** START OF Page excerpt **

In other words, the tubes of the first heat exchange means through which steam and condensate flow in the same direction and which are first impinged by the stream of cooling air are not provided with throttles. In these tubes the condensation is maintained over the total length of the tubes to avoid forming of dead zones. The tubes following in the direction of the stream of cooling air are then provided with throttles of different cross-sections in dependence on the required amount of surplus steam which has to be drawn therethrough so that in the first row maintenance of condensation is assured. This will assure that also in the throttled tubes condensation over the total length thereof is maintained. The throttles will cause a reduction of the surplus amount of steam in dependency on the subsequent arranged size of the tubes through which steam and condensate flow in opposite direction. The cooperation of the first heat exchange means, comprising tubes through which steam and condensate flow in the same direction, and some of which are provided with throttles in the region of the lower ends thereof with the tubes of the second heat exchange means, in which steam and condensate flow in opposite direction, leads, at at least uniform condensation output of the total installation, to a reduction of the number of necessary tubes through which steam and condensate flow in opposite direction and therewith to a reduction of the expenditure for the installation.

** END OF Page excerpt **
** START OF Given data **

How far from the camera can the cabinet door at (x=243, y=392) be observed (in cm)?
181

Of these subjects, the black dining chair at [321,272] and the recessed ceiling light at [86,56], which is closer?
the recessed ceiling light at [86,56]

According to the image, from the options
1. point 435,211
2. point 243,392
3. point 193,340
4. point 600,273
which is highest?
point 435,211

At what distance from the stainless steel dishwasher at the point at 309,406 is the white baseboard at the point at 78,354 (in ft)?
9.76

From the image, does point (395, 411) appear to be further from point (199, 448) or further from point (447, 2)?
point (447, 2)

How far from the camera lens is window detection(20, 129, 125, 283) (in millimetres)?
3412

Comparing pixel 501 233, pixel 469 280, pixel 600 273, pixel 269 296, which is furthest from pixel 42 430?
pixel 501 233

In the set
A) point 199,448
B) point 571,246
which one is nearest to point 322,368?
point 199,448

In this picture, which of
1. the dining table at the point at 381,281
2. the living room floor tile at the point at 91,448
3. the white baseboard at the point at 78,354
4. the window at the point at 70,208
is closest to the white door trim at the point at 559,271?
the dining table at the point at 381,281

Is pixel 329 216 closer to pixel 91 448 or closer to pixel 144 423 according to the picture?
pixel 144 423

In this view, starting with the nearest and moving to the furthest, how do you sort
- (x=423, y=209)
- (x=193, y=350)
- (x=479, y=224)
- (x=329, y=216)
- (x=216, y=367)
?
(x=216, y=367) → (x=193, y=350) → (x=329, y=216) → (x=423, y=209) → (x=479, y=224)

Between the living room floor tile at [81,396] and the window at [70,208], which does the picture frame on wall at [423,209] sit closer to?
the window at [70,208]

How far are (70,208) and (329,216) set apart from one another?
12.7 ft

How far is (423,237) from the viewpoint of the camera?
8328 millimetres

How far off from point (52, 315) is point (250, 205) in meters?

** END OF Given data **

* Exercises:
• A. Name every reduction that the passage on steam condensation above says is brought about.
• B. Write the next few sentences of the passage on steam condensation, picking up after its final sentence.

* Answers provided:
• A.
- A reduction of the surplus amount of steam
- A reduction of the number of necessary tubes through which steam and condensate flow in opposite direction
- A reduction of the expenditure for the installation

• B.
The novel features which are considered as characteristic for the invention are set forth in particular in the appended claims. The invention itself, however, both as to its construction and its method of operation, together with additional objects and advantages thereof, will be best understood from the following description of specific embodiments when read in connection with the accompanying drawings.
The single FIGURE of the drawing schematically illustrates the air cooled condenser installation according to the present invention.
Referring now to the drawing it will be seen that the air cooled condenser installation according to the present invention comprises first heat exchange means including for instance three rows 4, 5 and 6 of upright tubes 4', 5' and 6' adapted to be impinged by a stream of cooling air, preferably provided by a ventilator 11 which blows such cooling air in the direction as indicated by the arrow A against these tubes. While the schematic drawing shows only the first of the tubes of each of the mentioned rows, it is to be understood that each of the rows 4, 5 and 6 comprises a plurality of tubes arranged parallel and spaced from each other in a direction transverse to the drawing plane. Each tube is provided at its outer surface thereof with vertically spaced annular cooling ribs 8. All of the tubes of the first heat exchange means 3 communicate at upper open ends with a common manifold 2 into which steam to be condensed is fed by a steam conduit 1. The lower open ends of all tubes of the first heat exchange means 3 communicate with a common condensate collecting chamber 7.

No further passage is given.